■ Exercise: Omit every picture and output the rest of the records exactly as they are.

■ Data section:

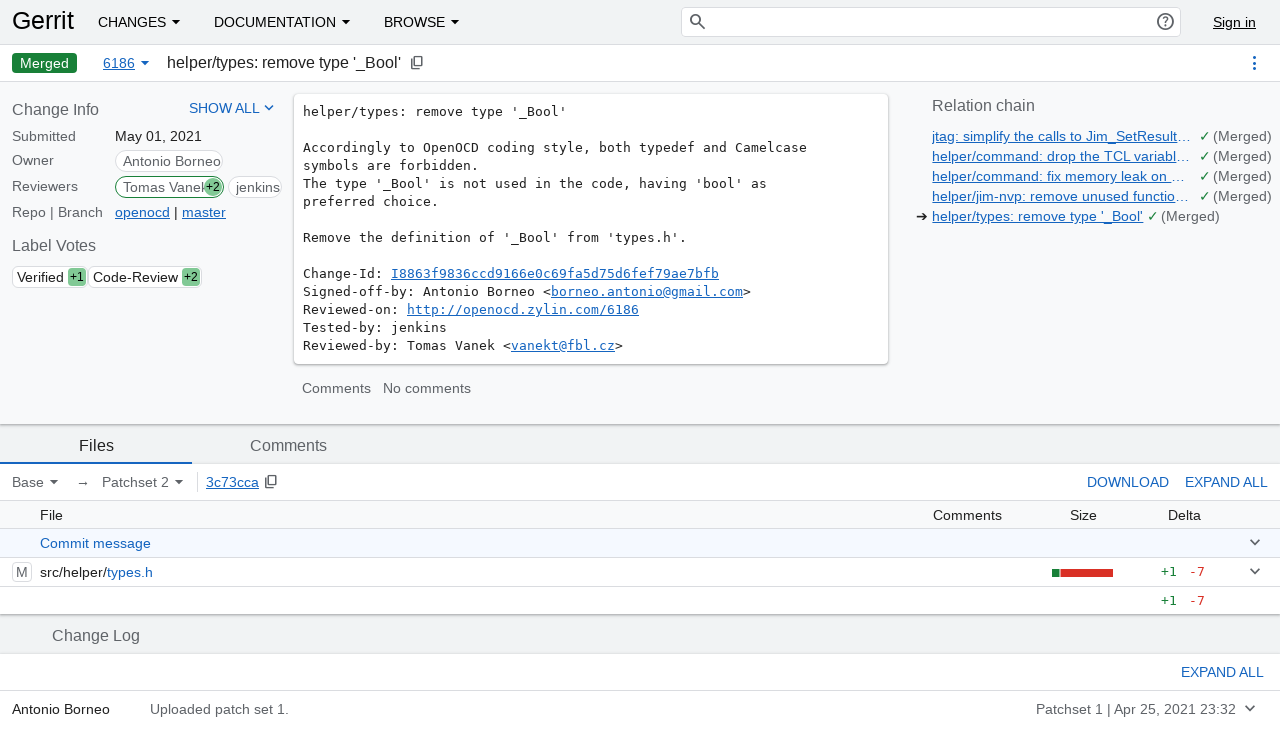

--- FILE ---
content_type: text/html;charset=utf-8
request_url: https://review.openocd.org/c/openocd/+/6186/
body_size: 1534
content:
<!DOCTYPE html>
<html lang="en">
<meta charset="utf-8">
<meta name="description" content="Gerrit Code Review">
<meta name="referrer" content="never">
<meta name="viewport" content="width=device-width, initial-scale=1, maximum-scale=1, user-scalable=0">
<noscript>To use PolyGerrit, please enable JavaScript in your browser settings, and then refresh this page.</noscript><script>window.polymerSkipLoadingFontRoboto = true; window.CLOSURE_NO_DEPS = true; window.DEFAULT_DETAIL_HEXES = {changePage: '1916314',}; window.PRELOADED_QUERIES = {};window.INITIAL_DATA = JSON.parse('\x7b\x22\/config\/server\/version\x22: \x223.7.2\x22, \x22\/config\/server\/info\x22: \x7b\x22accounts\x22:\x7b\x22visibility\x22:\x22ALL\x22,\x22default_display_name\x22:\x22FULL_NAME\x22\x7d,\x22auth\x22:\x7b\x22auth_type\x22:\x22OPENID\x22,\x22editable_account_fields\x22:\x5b\x22USER_NAME\x22,\x22FULL_NAME\x22,\x22REGISTER_NEW_EMAIL\x22\x5d,\x22git_basic_auth_policy\x22:\x22HTTP\x22\x7d,\x22change\x22:\x7b\x22allow_blame\x22:true,\x22update_delay\x22:300,\x22mergeability_computation_behavior\x22:\x22API_REF_UPDATED_AND_CHANGE_REINDEX\x22,\x22enable_attention_set\x22:true\x7d,\x22download\x22:\x7b\x22schemes\x22:\x7b\x22anonymous http\x22:\x7b\x22url\x22:\x22https:\/\/review.openocd.org\/$\x7bproject\x7d\x22,\x22commands\x22:\x7b\x7d,\x22clone_commands\x22:\x7b\x22Clone with commit-msg hook\x22:\x22git clone \\\x22https:\/\/review.openocd.org\/$\x7bproject\x7d\\\x22 \\u0026\\u0026 (cd \\\x22$\x7bproject-base-name\x7d\\\x22 \\u0026\\u0026 mkdir -p `git rev-parse --git-dir`\/hooks\/ \\u0026\\u0026 curl -Lo `git rev-parse --git-dir`\/hooks\/commit-msg https:\/\/review.openocd.org\/tools\/hooks\/commit-msg \\u0026\\u0026 chmod +x `git rev-parse --git-dir`\/hooks\/commit-msg)\x22,\x22Clone\x22:\x22git clone \\\x22https:\/\/review.openocd.org\/$\x7bproject\x7d\\\x22\x22\x7d\x7d\x7d,\x22archives\x22:\x5b\x22tgz\x22,\x22tar\x22,\x22tbz2\x22,\x22txz\x22\x5d\x7d,\x22gerrit\x22:\x7b\x22all_projects\x22:\x22All-Projects\x22,\x22all_users\x22:\x22All-Users\x22,\x22doc_search\x22:true\x7d,\x22note_db_enabled\x22:true,\x22plugin\x22:\x7b\x22js_resource_paths\x22:\x5b\x5d\x7d,\x22sshd\x22:\x7b\x7d,\x22suggest\x22:\x7b\x22from\x22:0\x7d,\x22user\x22:\x7b\x22anonymous_coward_name\x22:\x22Name of user not set\x22\x7d,\x22receive\x22:\x7b\x22enable_signed_push\x22:false\x7d,\x22submit_requirement_dashboard_columns\x22:\x5b\x5d\x7d, \x22\/config\/server\/top-menus\x22: \x5b\x5d\x7d');window.ENABLED_EXPERIMENTS = JSON.parse('\x5b\x22UiFeature__patchset_comments\x22,\x22UiFeature__submit_requirements_ui\x22\x5d');</script>
<link rel="icon" type="image/x-icon" href="/favicon.ico">
<link rel="preload" href="/changes/openocd~6186/detail?O=1916314" as="fetch" type="application/json" crossorigin="anonymous"/>
<link rel="preload" href="/changes/openocd~6186/comments?enable-context=true&context-padding=3" as="fetch" type="application/json" crossorigin="anonymous"/>
<link rel="preload" href="/changes/openocd~6186/robotcomments" as="fetch" type="application/json" crossorigin="anonymous"/>
<link rel="preload" href="/changes/?q=change:6186" as="fetch" type="application/json" crossorigin="anonymous"/>
<link rel="preload" href="/fonts/opensans-latin-400.woff2" as="font" type="font/woff2" crossorigin="anonymous">
<link rel="preload" href="/fonts/opensans-latin-600.woff2" as="font" type="font/woff2" crossorigin="anonymous">
<link rel="preload" href="/fonts/opensans-latin-700.woff2" as="font" type="font/woff2" crossorigin="anonymous">
<link rel="preload" href="/fonts/opensans-latin-ext-400.woff2" as="font" type="font/woff2" crossorigin="anonymous">
<link rel="preload" href="/fonts/opensans-latin-ext-600.woff2" as="font" type="font/woff2" crossorigin="anonymous">
<link rel="preload" href="/fonts/opensans-latin-ext-700.woff2" as="font" type="font/woff2" crossorigin="anonymous">
<link rel="preload" href="/fonts/roboto-latin-400.woff2" as="font" type="font/woff2" crossorigin="anonymous">
<link rel="preload" href="/fonts/roboto-latin-500.woff2" as="font" type="font/woff2" crossorigin="anonymous">
<link rel="preload" href="/fonts/roboto-latin-700.woff2" as="font" type="font/woff2" crossorigin="anonymous">
<link rel="preload" href="/fonts/roboto-latin-ext-400.woff2" as="font" type="font/woff2" crossorigin="anonymous">
<link rel="preload" href="/fonts/roboto-latin-ext-500.woff2" as="font" type="font/woff2" crossorigin="anonymous">
<link rel="preload" href="/fonts/roboto-latin-ext-700.woff2" as="font" type="font/woff2" crossorigin="anonymous">
<link rel="preload" href="/fonts/roboto-mono-latin-400.woff2" as="font" type="font/woff2" crossorigin="anonymous">
<link rel="preload" href="/fonts/roboto-mono-latin-500.woff2" as="font" type="font/woff2" crossorigin="anonymous">
<link rel="preload" href="/fonts/roboto-mono-latin-700.woff2" as="font" type="font/woff2" crossorigin="anonymous">
<link rel="preload" href="/fonts/roboto-mono-latin-ext-400.woff2" as="font" type="font/woff2" crossorigin="anonymous">
<link rel="preload" href="/fonts/roboto-mono-latin-ext-500.woff2" as="font" type="font/woff2" crossorigin="anonymous">
<link rel="preload" href="/fonts/roboto-mono-latin-ext-700.woff2" as="font" type="font/woff2" crossorigin="anonymous">
<link rel="preload" href="/fonts/material-icons.woff2" as="font" type="font/woff2" crossorigin="anonymous">
<link rel="preload" as="style" href="/styles/fonts.css">
<link rel="preload" as="style" href="/styles/material-icons.css">
<link rel="preload" as="style" href="/styles/main.css">
<script src="/bower_components/webcomponentsjs/webcomponents-lite.js"></script>
<link rel="stylesheet" href="/styles/fonts.css">
<link rel="stylesheet" href="/styles/material-icons.css">
<link rel="stylesheet" href="/styles/main.css">
<body unresolved>
<gr-app id="pg-app"></gr-app>
<script src="/elements/gr-app.js" crossorigin="anonymous"></script>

■ Written solution:
--- FILE ---
content_type: text/html;charset=utf-8
request_url: https://review.openocd.org/c/openocd/+/6186/
body_size: 1534
content:
<!DOCTYPE html>
<html lang="en">
<meta charset="utf-8">
<meta name="description" content="Gerrit Code Review">
<meta name="referrer" content="never">
<meta name="viewport" content="width=device-width, initial-scale=1, maximum-scale=1, user-scalable=0">
<noscript>To use PolyGerrit, please enable JavaScript in your browser settings, and then refresh this page.</noscript><script>window.polymerSkipLoadingFontRoboto = true; window.CLOSURE_NO_DEPS = true; window.DEFAULT_DETAIL_HEXES = {changePage: '1916314',}; window.PRELOADED_QUERIES = {};window.INITIAL_DATA = JSON.parse('\x7b\x22\/config\/server\/version\x22: \x223.7.2\x22, \x22\/config\/server\/info\x22: \x7b\x22accounts\x22:\x7b\x22visibility\x22:\x22ALL\x22,\x22default_display_name\x22:\x22FULL_NAME\x22\x7d,\x22auth\x22:\x7b\x22auth_type\x22:\x22OPENID\x22,\x22editable_account_fields\x22:\x5b\x22USER_NAME\x22,\x22FULL_NAME\x22,\x22REGISTER_NEW_EMAIL\x22\x5d,\x22git_basic_auth_policy\x22:\x22HTTP\x22\x7d,\x22change\x22:\x7b\x22allow_blame\x22:true,\x22update_delay\x22:300,\x22mergeability_computation_behavior\x22:\x22API_REF_UPDATED_AND_CHANGE_REINDEX\x22,\x22enable_attention_set\x22:true\x7d,\x22download\x22:\x7b\x22schemes\x22:\x7b\x22anonymous http\x22:\x7b\x22url\x22:\x22https:\/\/review.openocd.org\/$\x7bproject\x7d\x22,\x22commands\x22:\x7b\x7d,\x22clone_commands\x22:\x7b\x22Clone with commit-msg hook\x22:\x22git clone \\\x22https:\/\/review.openocd.org\/$\x7bproject\x7d\\\x22 \\u0026\\u0026 (cd \\\x22$\x7bproject-base-name\x7d\\\x22 \\u0026\\u0026 mkdir -p `git rev-parse --git-dir`\/hooks\/ \\u0026\\u0026 curl -Lo `git rev-parse --git-dir`\/hooks\/commit-msg https:\/\/review.openocd.org\/tools\/hooks\/commit-msg \\u0026\\u0026 chmod +x `git rev-parse --git-dir`\/hooks\/commit-msg)\x22,\x22Clone\x22:\x22git clone \\\x22https:\/\/review.openocd.org\/$\x7bproject\x7d\\\x22\x22\x7d\x7d\x7d,\x22archives\x22:\x5b\x22tgz\x22,\x22tar\x22,\x22tbz2\x22,\x22txz\x22\x5d\x7d,\x22gerrit\x22:\x7b\x22all_projects\x22:\x22All-Projects\x22,\x22all_users\x22:\x22All-Users\x22,\x22doc_search\x22:true\x7d,\x22note_db_enabled\x22:true,\x22plugin\x22:\x7b\x22js_resource_paths\x22:\x5b\x5d\x7d,\x22sshd\x22:\x7b\x7d,\x22suggest\x22:\x7b\x22from\x22:0\x7d,\x22user\x22:\x7b\x22anonymous_coward_name\x22:\x22Name of user not set\x22\x7d,\x22receive\x22:\x7b\x22enable_signed_push\x22:false\x7d,\x22submit_requirement_dashboard_columns\x22:\x5b\x5d\x7d, \x22\/config\/server\/top-menus\x22: \x5b\x5d\x7d');window.ENABLED_EXPERIMENTS = JSON.parse('\x5b\x22UiFeature__patchset_comments\x22,\x22UiFeature__submit_requirements_ui\x22\x5d');</script>
<link rel="icon" type="image/x-icon" href="/favicon.ico">
<link rel="preload" href="/changes/openocd~6186/detail?O=1916314" as="fetch" type="application/json" crossorigin="anonymous"/>
<link rel="preload" href="/changes/openocd~6186/comments?enable-context=true&context-padding=3" as="fetch" type="application/json" crossorigin="anonymous"/>
<link rel="preload" href="/changes/openocd~6186/robotcomments" as="fetch" type="application/json" crossorigin="anonymous"/>
<link rel="preload" href="/changes/?q=change:6186" as="fetch" type="application/json" crossorigin="anonymous"/>
<link rel="preload" href="/fonts/opensans-latin-400.woff2" as="font" type="font/woff2" crossorigin="anonymous">
<link rel="preload" href="/fonts/opensans-latin-600.woff2" as="font" type="font/woff2" crossorigin="anonymous">
<link rel="preload" href="/fonts/opensans-latin-700.woff2" as="font" type="font/woff2" crossorigin="anonymous">
<link rel="preload" href="/fonts/opensans-latin-ext-400.woff2" as="font" type="font/woff2" crossorigin="anonymous">
<link rel="preload" href="/fonts/opensans-latin-ext-600.woff2" as="font" type="font/woff2" crossorigin="anonymous">
<link rel="preload" href="/fonts/opensans-latin-ext-700.woff2" as="font" type="font/woff2" crossorigin="anonymous">
<link rel="preload" href="/fonts/roboto-latin-400.woff2" as="font" type="font/woff2" crossorigin="anonymous">
<link rel="preload" href="/fonts/roboto-latin-500.woff2" as="font" type="font/woff2" crossorigin="anonymous">
<link rel="preload" href="/fonts/roboto-latin-700.woff2" as="font" type="font/woff2" crossorigin="anonymous">
<link rel="preload" href="/fonts/roboto-latin-ext-400.woff2" as="font" type="font/woff2" crossorigin="anonymous">
<link rel="preload" href="/fonts/roboto-latin-ext-500.woff2" as="font" type="font/woff2" crossorigin="anonymous">
<link rel="preload" href="/fonts/roboto-latin-ext-700.woff2" as="font" type="font/woff2" crossorigin="anonymous">
<link rel="preload" href="/fonts/roboto-mono-latin-400.woff2" as="font" type="font/woff2" crossorigin="anonymous">
<link rel="preload" href="/fonts/roboto-mono-latin-500.woff2" as="font" type="font/woff2" crossorigin="anonymous">
<link rel="preload" href="/fonts/roboto-mono-latin-700.woff2" as="font" type="font/woff2" crossorigin="anonymous">
<link rel="preload" href="/fonts/roboto-mono-latin-ext-400.woff2" as="font" type="font/woff2" crossorigin="anonymous">
<link rel="preload" href="/fonts/roboto-mono-latin-ext-500.woff2" as="font" type="font/woff2" crossorigin="anonymous">
<link rel="preload" href="/fonts/roboto-mono-latin-ext-700.woff2" as="font" type="font/woff2" crossorigin="anonymous">
<link rel="preload" href="/fonts/material-icons.woff2" as="font" type="font/woff2" crossorigin="anonymous">
<link rel="preload" as="style" href="/styles/fonts.css">
<link rel="preload" as="style" href="/styles/material-icons.css">
<link rel="preload" as="style" href="/styles/main.css">
<script src="/bower_components/webcomponentsjs/webcomponents-lite.js"></script>
<link rel="stylesheet" href="/styles/fonts.css">
<link rel="stylesheet" href="/styles/material-icons.css">
<link rel="stylesheet" href="/styles/main.css">
<body unresolved>
<gr-app id="pg-app"></gr-app>
<script src="/elements/gr-app.js" crossorigin="anonymous"></script>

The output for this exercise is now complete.